For many of our country’s leaders, being American is synonymous with being white. During a recent news conference, Senate Minority Leader Mitch McConnell dismissed concerns about Republicans blocking a major voting rights bill, saying, “If you look at the statistics, African American voters are voting in just as high a percentage as Americans.” The clear implication of those words is that white is the default: the default voter, the default member of Congress, and, for centuries, it’s been the default Supreme Court justice.

Currently, there’s one Black Supreme Court justice, Clarence Thomas, and he’s only the second Black person to hold the seat. Justice Thomas, who was nominated by George H.W. Bush and confirmed in spite of sexual harassment allegations made by his former employee, lawyer Anita Hill, is, according to NPR, the most conservative justice since the 1930s. Keeping in mind that a significantly higher percentage of Black people vote Democrat vs. Republican, it’s no surprise that, for many of us, Thomas doesn’t feel like “representation.” He for sure doesn’t represent my politics and beliefs of equality and bodily autonomy.

That’s why Biden’s declaration to name “the first Black woman ever nominated to the United States Supreme Court” falls short. It’s dismissive of the reality that being Black and a woman isn’t enough, even for many Black women. If the nominee is not someone who will be an advocate for the well-being and advancement of Black women — a group that has had zero representation in this court since its creation — this selection, although historic, will be a disappointment. As author, folklorist, and anthropologist Zora Neale Hurston once said, “All my skinfolk ain’t kinfolk.” (However, some of the possible nominees who have been floated, such as federal appeals judge Ketanji Brown Jackson, a former public defender, are promising.)
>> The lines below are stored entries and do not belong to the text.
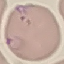

It is parasitized.

Summary:
  - Image type: cell patch, automatically extracted from a larger field of view and resized to 64 × 64 pixels
  - Capture: smartphone camera at the microscope eyepiece
  - Preparation: thin blood smear
  - Stain: Giemsa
Biden’s framing of this nomination feels like an opportunistic, self-serving gesture. It comes as we continue to wait for action on issues important to Black voters, including the passage of voting rights legislation and student loan debt relief (Black women carry disproportionately more student loan debt than any other demographic group). It also invites an unnecessary additional layer of scrutiny for the future nominee. Sen. Roger Wicker (R-MS) has already said that whoever Biden selects will be a “‘beneficiary’ of affirmative action.” 
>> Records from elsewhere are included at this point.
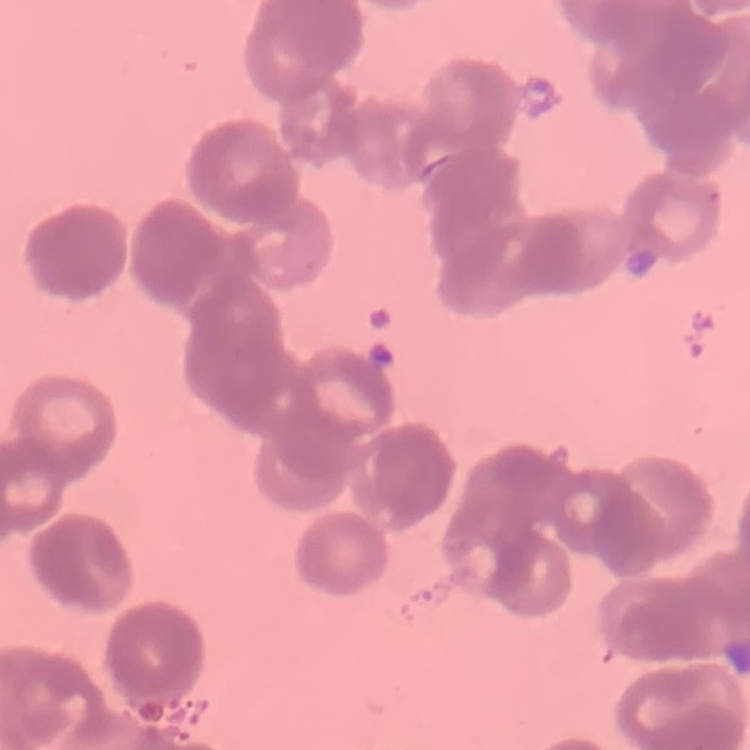
Summary:
  - Erythrocyte morphology: rouleaux formation
  - Stain: Field's or Giemsa
  - Image type: square crop of a larger photomicrograph
  - Preparation: thin blood smear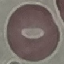

result = no malaria parasites seen
image type = automatically extracted cell patch, resized to 64 × 64 pixels
capture = smartphone camera at the microscope eyepiece
stain = Giemsa
preparation = thin smear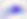
Summary:
  - Identification: Toxoplasma gondii
  - Modality: photomicrograph
  - Magnification: 400x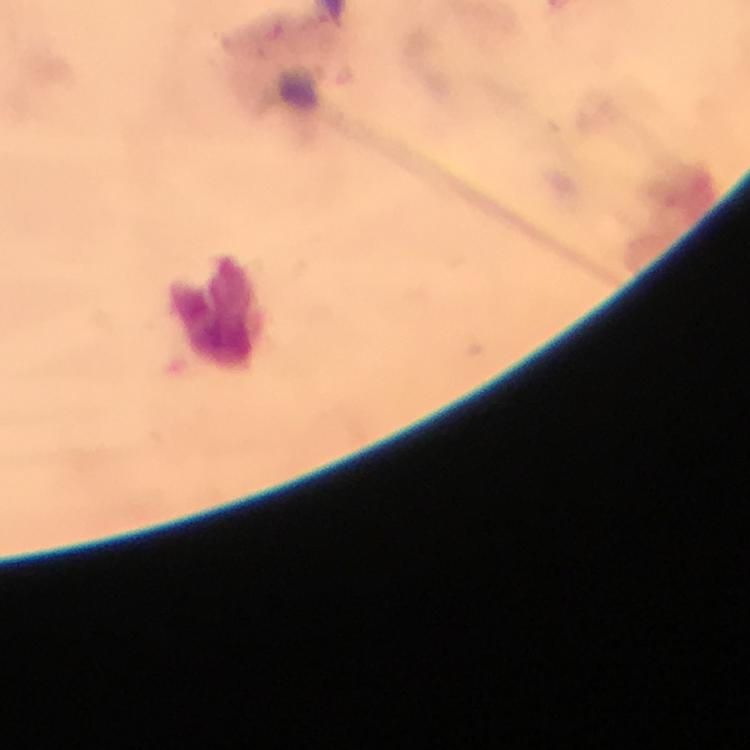

image size = 750×750 pixels
capture = smartphone camera through the microscope
context = from a malaria diagnostic workup
cropped from = a single field of view
immersion oil = used
magnification = 100x
Plasmodium parasites = none detected
preparation = thick blood film
leukocyte locations = approximate centers as [x, y] in pixels: [214, 311]
stain = GiemsaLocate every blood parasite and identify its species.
Black women are constantly questioned about our qualifications because of racism and sexism. There’s no doubt that the nominee will be subject to a level of interrogation that a white, male colleague wouldn’t be. But by leading with a focus on the nominee’s race and gender, Biden has exposed her to more criticism than she already would have received just for existing in this country as Black and a woman.

According to a recent ABC News/Ipsos poll, 76% of respondents believe Biden should “consider all possible nominees.” For most of our country’s history, “all possible nominees” have not been on the table, but now that a Black woman stands to benefit, people are concerned. For too long, whiteness has been a qualification for any and every position of power in our country. By that standard, it is white male judges whose records and qualifications should be further examined. Because I can guarantee that most, if not all, Black women who have made it far enough to be considered for the Supreme Court have had to overcome more systemic obstacles than a majority of the justices who’ve served before them. In our racist country, the records of Black women have to be flawless to even be considered. So we can rest assured that Biden’s nominee will be selected because of her merit — she’ll just happen to be a Black woman.

Black women deserve to be in each and every space that has been dominated by people who don’t look like us. It is important to have our nation’s laws be decided by justices from different races, faiths, genders, upbringings, and socioeconomic backgrounds. But our race and gender aren’t props. We aren’t interchangeable. And describing us that way just empowers the racist people who will always consider our admittance into white spaces as something that is given to us, rather than earned by us.